Guillaume Desjardins : Au-delà de cette vision politique qu’on peut participer à orienter en tant que créatrices et créateurs, est-ce que tu vois d’autres raisons limite plus capitalistes de se casser de ces plateformes, ou pas forcément. Quand je dis se casser, je précise qu’on est conscients qu’on ne peut pas se casser du jour au lendemain, comme tu disais il faut y aller doucement et tout, et qu’il faut peut-être continuer à les utiliser pour ramener trafic.

Pouhiou : Je pense qu’il faut vraiment réfléchir ça dans des termes de transition. Personnellement je fais une transition vers le véganisme, mais je n’y suis pas encore. Il m’arrive encore de manger des œufs, j’essaie de faire attention à leur provenance, des choses comme ça ; ça fait des années que je fais ça et OK, c’est l’ancien slogan de Framasoft « La route est longue mais la voie est libre ! ». C’est une chose.
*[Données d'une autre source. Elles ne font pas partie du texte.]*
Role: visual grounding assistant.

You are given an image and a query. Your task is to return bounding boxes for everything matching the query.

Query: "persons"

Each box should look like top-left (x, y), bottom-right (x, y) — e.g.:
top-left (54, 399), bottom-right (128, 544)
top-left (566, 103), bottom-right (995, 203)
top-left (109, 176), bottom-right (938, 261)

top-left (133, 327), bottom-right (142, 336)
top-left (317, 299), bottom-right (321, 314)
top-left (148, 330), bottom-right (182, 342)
Pour les raisons de changer, il faut se rendre, ne serait-ce qu’au niveau thune, que Google vous file des miettes, Twitch vous file des miettes. Ce n’est pas pour rien que ce sont les entreprises les plus riches au monde, à la fois la capitalisation boursière, mais ça ce sont des chiffres, c’est la valeur qu’on leur donne sur un marché, ce n’est pas le cash, mais même dans le cash qu’ils ont. Mon collègue avait calculé qu’ils avaient autant de cash qu’un pays comme le Luxembourg, ce qui n’est pas n’importe quoi. Ces entreprises les plus riches du monde vous refilent les miettes, la pub que vous avez et l’attention que vous avez, en fait vous faites le maximum du travail et vous avez les miettes du gâteau qu’ils se partagent, même du gâteau attentionnel. En fait, ce système-là est fondamentalement injuste surtout pour les créateurs et les créatrices qui sont les exploités. Je pense que dans 10 ans, 50 ans et tout ça on aura les mêmes films sur l’exploitation des travailleurs et des travailleuses du clic et des créateurs et créatrices de contenus que ce qu’on a aujourd’hui sur Germinal ou des choses comme ça.
En vous émancipant, c’est plus de boulot, c’est moins de confort, ça ne va pas être facile, par contre vous pouvez en retirer beaucoup plus de pouvoir et, en fait, c’est ça l’autonomie, c’est de reprendre le pouvoir sur ses contenus.
On voit très clairement que dans le capitalisme de surveillance il n’y a pas que la surveillance qui soit le problème, c’est le capitalisme, et dans l’anticapitalisme il y a la question de se réapproprier les moyens de production, mais pour les artistes ça ne suffit pas. Aujourd’hui les artistes ont les moyens de production. On peut vraiment créer avec pas grand-chose, c’est hyper accessible et les savoir-faire sont aussi accessibles en ligne, c’est formidable. Par contre il faut se réapproprier les moyens de diffusion et c’est là qu’il y a un énorme chantier à faire.